About a month ago I unearthed a copy of John Chadwick’s The Decipherment of LINEAR B in the family library, a somewhat haphazard collection of books located in a classically cold and inert cellar. When I opened the small book I saw my mother’s name on the inside cover and below her name read “Classics 111”—a book from her college days. The title and what was written beneath it interested me—The Key to the Ancient Language and Culture of Crete and Mycenae.
I opened it and began to read. By page one of Chapter One I was hooked.
“The urge to discover secrets is deeply ingrained in human nature; even the least curious mind is roused by the promise of sharing knowledge withheld from others.”
This won’t be a summary of the book or a content analysis, because the truth is I haven’t yet read it, though I plan to (and let’s face it, even if I did read it I wouldn’t be qualified to analyze it.) What I did read, however, was a description of the man who did this deciphering—and when I looked up his bio and learned that he died at 34, an age I am familiar with at the moment, the subject was promoted to that which I deem worthy of my attention. To learn of a man, or a boy really, who set out to make sense of Europe’s earliest language and succeeded and then had his life cut short—that certainly was something to think about.
What have I deciphered? I thought. I wasn’t sure of the answer but suddenly felt compelled to do something more than what I was already doing.

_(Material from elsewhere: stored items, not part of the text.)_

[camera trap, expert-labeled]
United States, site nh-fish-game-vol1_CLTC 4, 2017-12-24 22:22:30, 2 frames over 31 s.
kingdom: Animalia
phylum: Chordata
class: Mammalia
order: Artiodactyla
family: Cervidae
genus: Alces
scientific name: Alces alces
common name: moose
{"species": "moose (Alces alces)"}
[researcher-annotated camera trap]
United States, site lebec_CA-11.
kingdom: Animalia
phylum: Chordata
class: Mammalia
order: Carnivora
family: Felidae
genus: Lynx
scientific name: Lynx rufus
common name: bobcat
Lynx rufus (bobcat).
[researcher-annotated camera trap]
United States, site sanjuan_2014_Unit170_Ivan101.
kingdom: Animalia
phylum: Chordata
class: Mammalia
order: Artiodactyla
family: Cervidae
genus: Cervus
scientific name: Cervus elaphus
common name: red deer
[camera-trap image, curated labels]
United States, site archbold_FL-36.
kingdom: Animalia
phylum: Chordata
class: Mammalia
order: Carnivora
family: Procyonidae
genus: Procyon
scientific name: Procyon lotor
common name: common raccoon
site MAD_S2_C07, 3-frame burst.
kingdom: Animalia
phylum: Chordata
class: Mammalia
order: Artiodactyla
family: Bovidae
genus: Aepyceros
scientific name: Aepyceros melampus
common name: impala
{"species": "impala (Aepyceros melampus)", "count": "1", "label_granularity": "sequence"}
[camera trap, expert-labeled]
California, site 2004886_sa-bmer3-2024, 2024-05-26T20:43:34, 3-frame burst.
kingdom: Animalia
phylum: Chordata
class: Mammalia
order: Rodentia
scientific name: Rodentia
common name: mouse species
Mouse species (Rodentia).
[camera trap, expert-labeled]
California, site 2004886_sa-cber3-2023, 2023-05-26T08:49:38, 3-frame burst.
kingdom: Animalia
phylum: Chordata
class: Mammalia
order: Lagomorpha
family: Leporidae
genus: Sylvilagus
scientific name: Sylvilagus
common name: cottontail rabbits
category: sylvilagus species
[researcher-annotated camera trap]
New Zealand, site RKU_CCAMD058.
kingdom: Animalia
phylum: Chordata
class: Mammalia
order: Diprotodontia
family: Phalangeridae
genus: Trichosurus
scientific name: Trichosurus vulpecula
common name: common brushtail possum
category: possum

“In 1936 a fourteen-year-old schoolboy was among a party who visited Burlington House in London to see an exhibition organized to mark the fiftieth anniversary of the British School of Archaeology at Athens. They heard a lecture by the grand old man of Greek archaeology, Sir Arthur Evans; he told them of his discovery of a long forgotten civilization in the Greek island of Crete, and of the mysterious writing used by this fabulous people of pre-history. In that hour a seed was planted that was dramatically to bear fruit sixteen years later; for this boy was already keenly interested in ancient scripts and languages. At the age of seven he had bought and studied a German book on the Egyptian hieroglyphics. He vowed then and there to take up the challenge of the undeciphered Cretan writing; he began to read the books on it, he even started a correspondence with the experts. And in the fullness of time he succeeded where they had failed. His name was Michael Ventris.”
I’ve often thought that people who knew from a young age what they wanted to pursue were rather fortunate—my father who is a scientist tells me from an early age he was interested in science. So it got me wondering, how is it for others? Those of you out there who knew early on and those of you who got to where you were going later on. I am certainly part of the latter group—
And is this of any consequence? Certainly there are examples out there of those who demonstrate early on that they have an affinity for and a desire, if not an obsession, to excel in a given field. Though I believe there are also examples of those who weren’t composing sonatas at five, or writing sonnets at six, or reading about Egyptian hieroglyphics at seven.
So I wonder then, do we need to be obsessed, all-consumed to be successful, prolific, exceptional?
I think I will end with that question as this is my last post as guest blogger of the week—thank you to those of you who took the time to read my posts and to those of you who made comments as well.